Only the text belongs in the copy. Transcribe the data exactly and drop any pictures.
:: Entries shown ::
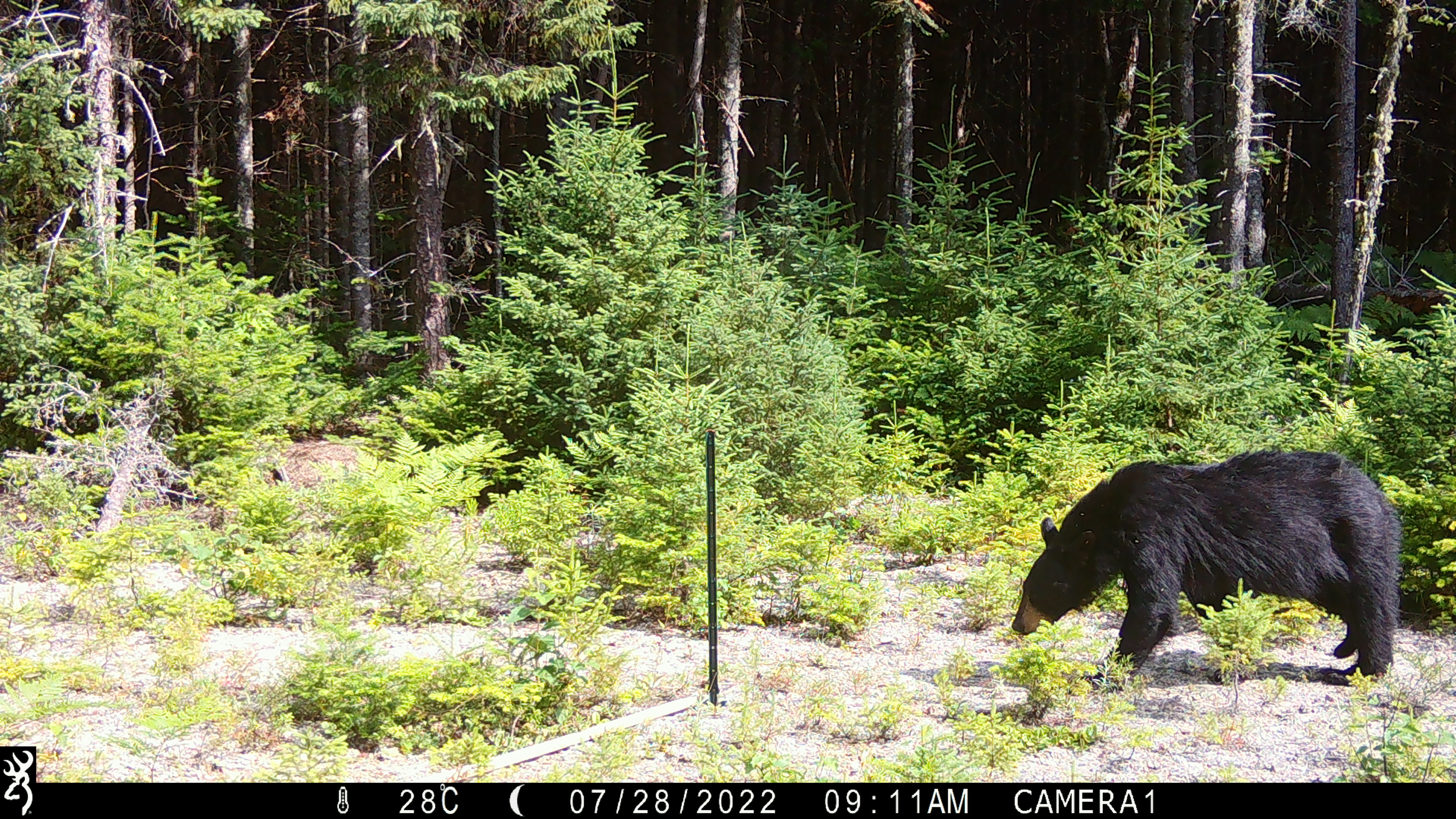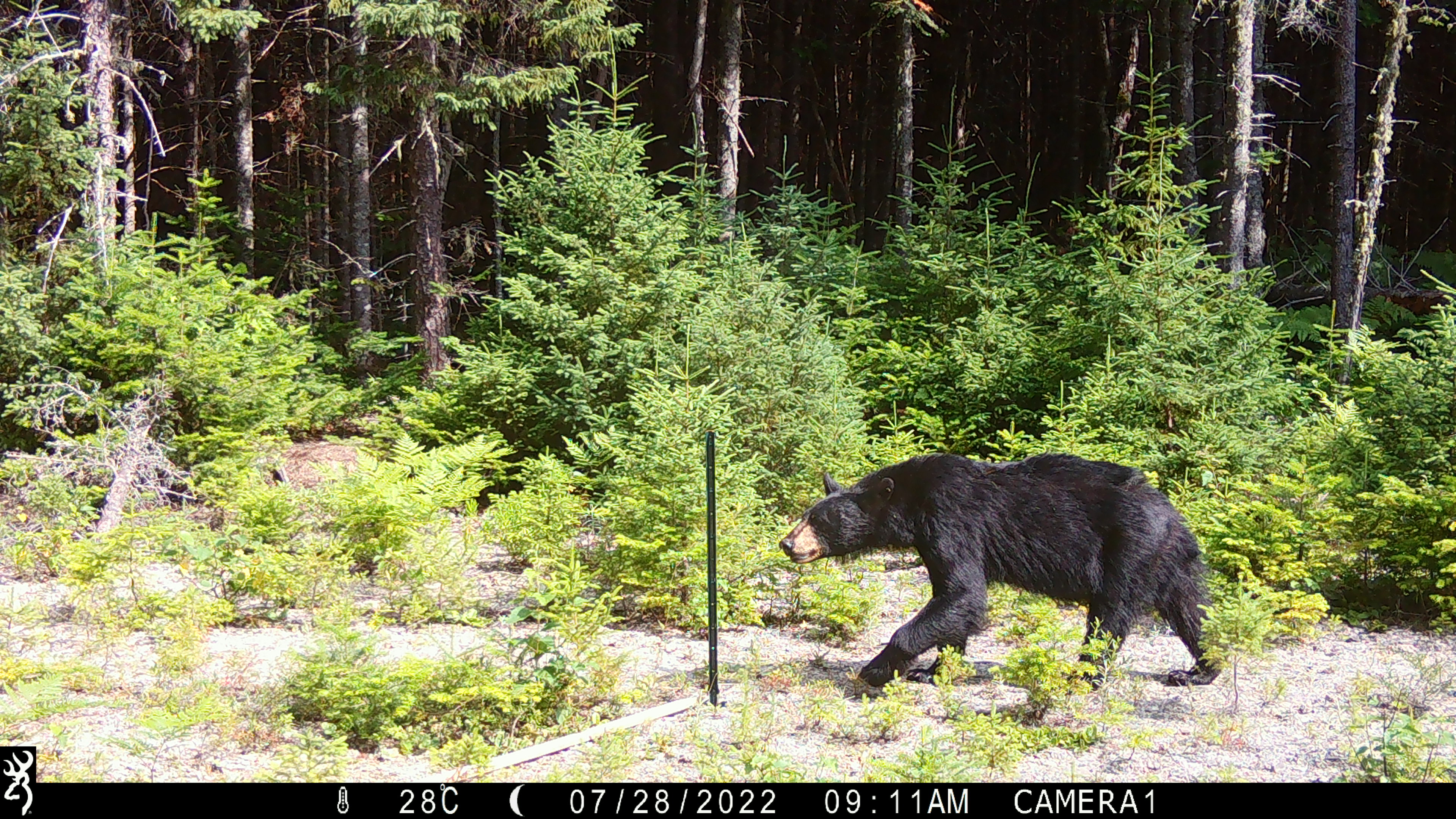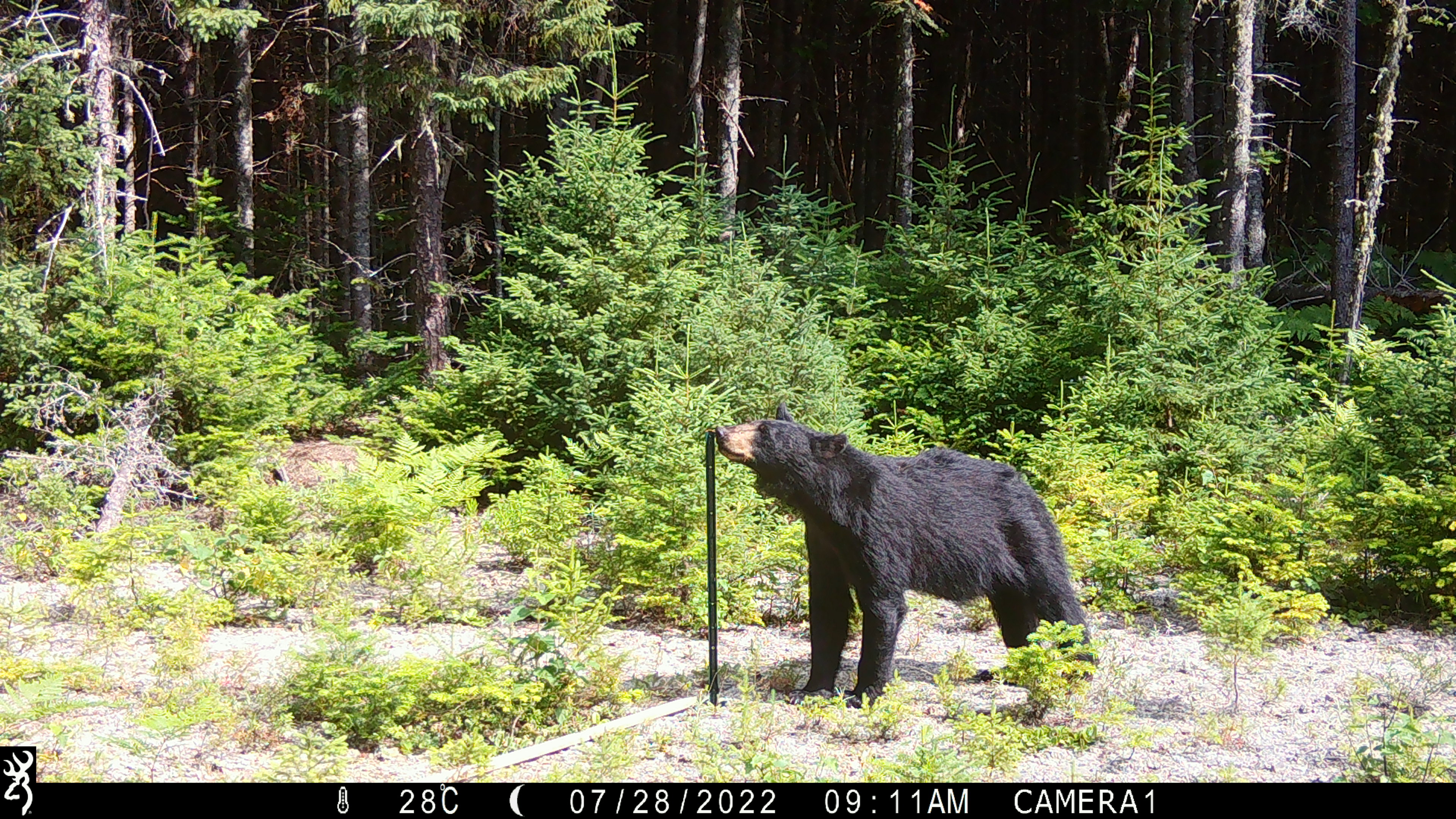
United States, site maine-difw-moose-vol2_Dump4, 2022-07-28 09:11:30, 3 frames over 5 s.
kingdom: Animalia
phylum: Chordata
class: Mammalia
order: Carnivora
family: Ursidae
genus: Ursus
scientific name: Ursus americanus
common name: black bear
Black bear (Ursus americanus).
:::
Exercise response
United States, site maine-difw-moose-vol2_Dump4, 2022-07-28 09:11:30, 3 frames over 5 s.
kingdom: Animalia
phylum: Chordata
class: Mammalia
order: Carnivora
family: Ursidae
genus: Ursus
scientific name: Ursus americanus
common name: black bear
Black bear (Ursus americanus).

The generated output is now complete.